Records to use:
━━━
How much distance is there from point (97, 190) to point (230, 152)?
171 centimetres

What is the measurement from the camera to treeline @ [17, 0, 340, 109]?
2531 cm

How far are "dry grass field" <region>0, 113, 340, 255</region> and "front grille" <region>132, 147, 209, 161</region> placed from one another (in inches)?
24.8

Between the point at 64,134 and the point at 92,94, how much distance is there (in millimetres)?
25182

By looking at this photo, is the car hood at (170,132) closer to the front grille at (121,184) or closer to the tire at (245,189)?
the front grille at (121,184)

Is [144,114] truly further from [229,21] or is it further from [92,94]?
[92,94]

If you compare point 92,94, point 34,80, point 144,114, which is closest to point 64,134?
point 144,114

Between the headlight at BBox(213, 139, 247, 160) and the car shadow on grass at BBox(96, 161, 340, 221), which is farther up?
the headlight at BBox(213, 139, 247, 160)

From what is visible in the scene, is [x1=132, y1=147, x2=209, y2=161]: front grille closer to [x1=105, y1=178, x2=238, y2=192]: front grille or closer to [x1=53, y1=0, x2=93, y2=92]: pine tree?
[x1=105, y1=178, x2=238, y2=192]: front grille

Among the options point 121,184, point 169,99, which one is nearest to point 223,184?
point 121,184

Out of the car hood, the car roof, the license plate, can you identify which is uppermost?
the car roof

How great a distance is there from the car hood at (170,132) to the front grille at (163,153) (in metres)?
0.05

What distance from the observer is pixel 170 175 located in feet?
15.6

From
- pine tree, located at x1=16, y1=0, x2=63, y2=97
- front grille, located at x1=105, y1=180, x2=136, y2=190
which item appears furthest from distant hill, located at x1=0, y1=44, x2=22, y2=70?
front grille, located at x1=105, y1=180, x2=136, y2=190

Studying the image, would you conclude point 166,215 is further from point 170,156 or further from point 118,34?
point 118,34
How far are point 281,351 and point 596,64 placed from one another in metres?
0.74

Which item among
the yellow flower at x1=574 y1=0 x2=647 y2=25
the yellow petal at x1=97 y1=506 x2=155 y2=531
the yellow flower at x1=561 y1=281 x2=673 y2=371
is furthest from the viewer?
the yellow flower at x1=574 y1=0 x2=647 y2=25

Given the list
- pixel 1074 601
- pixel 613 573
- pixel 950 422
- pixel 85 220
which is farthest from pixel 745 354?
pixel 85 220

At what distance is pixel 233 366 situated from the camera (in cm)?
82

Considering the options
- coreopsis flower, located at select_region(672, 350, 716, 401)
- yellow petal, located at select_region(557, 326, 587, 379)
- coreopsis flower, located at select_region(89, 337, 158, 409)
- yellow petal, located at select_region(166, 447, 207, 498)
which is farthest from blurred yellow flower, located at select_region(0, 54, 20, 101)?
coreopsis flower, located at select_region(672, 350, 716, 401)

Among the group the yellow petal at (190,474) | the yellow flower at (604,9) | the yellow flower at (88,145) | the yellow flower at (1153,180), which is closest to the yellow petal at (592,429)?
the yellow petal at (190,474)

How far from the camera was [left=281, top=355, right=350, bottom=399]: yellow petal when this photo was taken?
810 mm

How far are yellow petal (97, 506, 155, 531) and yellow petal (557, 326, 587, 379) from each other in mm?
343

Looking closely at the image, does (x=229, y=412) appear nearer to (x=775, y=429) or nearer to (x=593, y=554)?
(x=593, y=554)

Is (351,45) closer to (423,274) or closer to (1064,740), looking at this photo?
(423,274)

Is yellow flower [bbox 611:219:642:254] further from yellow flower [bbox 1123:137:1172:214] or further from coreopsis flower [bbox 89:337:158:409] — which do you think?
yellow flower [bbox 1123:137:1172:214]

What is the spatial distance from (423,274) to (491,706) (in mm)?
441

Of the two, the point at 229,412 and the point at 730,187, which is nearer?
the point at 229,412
━━━
Task statement: The whole listing above needs to be written out again exactly.

Solved problem:
How much distance is there from point (97, 190) to point (230, 152)?
171 centimetres

What is the measurement from the camera to treeline @ [17, 0, 340, 109]?
2531 cm

How far are "dry grass field" <region>0, 113, 340, 255</region> and "front grille" <region>132, 147, 209, 161</region> placed from one another (in inches)?
24.8

Between the point at 64,134 and the point at 92,94, how much distance is there (in millimetres)?
25182

By looking at this photo, is the car hood at (170,132) closer to the front grille at (121,184) or closer to the tire at (245,189)?
the front grille at (121,184)

Is [144,114] truly further from [229,21] or is it further from [92,94]?
[92,94]

If you compare point 92,94, point 34,80, point 144,114, which is closest to point 64,134?
point 144,114

Between the headlight at BBox(213, 139, 247, 160) and the car shadow on grass at BBox(96, 161, 340, 221), which is farther up?
the headlight at BBox(213, 139, 247, 160)

From what is visible in the scene, is [x1=132, y1=147, x2=209, y2=161]: front grille closer to [x1=105, y1=178, x2=238, y2=192]: front grille or closer to [x1=53, y1=0, x2=93, y2=92]: pine tree?
[x1=105, y1=178, x2=238, y2=192]: front grille

Among the options point 121,184, point 169,99, which one is nearest to point 223,184?
point 121,184

Out of the car hood, the car roof, the license plate, can you identify which is uppermost?
the car roof

How great a distance is there from the car hood at (170,132) to the front grille at (163,153) (in metres)?
0.05

What distance from the observer is pixel 170 175 located in feet?
15.6

From
- pine tree, located at x1=16, y1=0, x2=63, y2=97
- front grille, located at x1=105, y1=180, x2=136, y2=190
which item appears furthest from distant hill, located at x1=0, y1=44, x2=22, y2=70?
front grille, located at x1=105, y1=180, x2=136, y2=190

Studying the image, would you conclude point 166,215 is further from point 170,156 or further from point 118,34?
point 118,34
How far are point 281,351 and point 596,64 placed from one another in metres?
0.74

Which item among
the yellow flower at x1=574 y1=0 x2=647 y2=25
the yellow petal at x1=97 y1=506 x2=155 y2=531
the yellow flower at x1=561 y1=281 x2=673 y2=371
is furthest from the viewer?
the yellow flower at x1=574 y1=0 x2=647 y2=25

Given the list
- pixel 1074 601
- pixel 613 573
- pixel 950 422
- pixel 85 220
which is farthest from pixel 745 354?
pixel 85 220

At what distance is pixel 233 366 situated from the camera (in cm)?
82

Considering the options
- coreopsis flower, located at select_region(672, 350, 716, 401)
- yellow petal, located at select_region(557, 326, 587, 379)
- coreopsis flower, located at select_region(89, 337, 158, 409)
- yellow petal, located at select_region(166, 447, 207, 498)
which is farthest from blurred yellow flower, located at select_region(0, 54, 20, 101)?
coreopsis flower, located at select_region(672, 350, 716, 401)

Among the group the yellow petal at (190,474) | the yellow flower at (604,9) | the yellow flower at (88,145) | the yellow flower at (1153,180), which is closest to the yellow petal at (592,429)?
the yellow petal at (190,474)

How far from the camera was [left=281, top=355, right=350, bottom=399]: yellow petal when this photo was taken?
810 mm

How far are yellow petal (97, 506, 155, 531) and yellow petal (557, 326, 587, 379) from each other in mm?
343

Looking closely at the image, does (x=229, y=412) appear nearer to (x=775, y=429) or nearer to (x=593, y=554)?
(x=593, y=554)

Is (351,45) closer to (423,274) or closer to (1064,740), looking at this photo?
(423,274)

Is yellow flower [bbox 611:219:642:254] further from yellow flower [bbox 1123:137:1172:214] or further from coreopsis flower [bbox 89:337:158:409] — which do you think?
yellow flower [bbox 1123:137:1172:214]

What is the spatial distance from (423,274) to (491,706) (in mm)?
441

Of the two, the point at 229,412 and the point at 730,187, which is nearer?
the point at 229,412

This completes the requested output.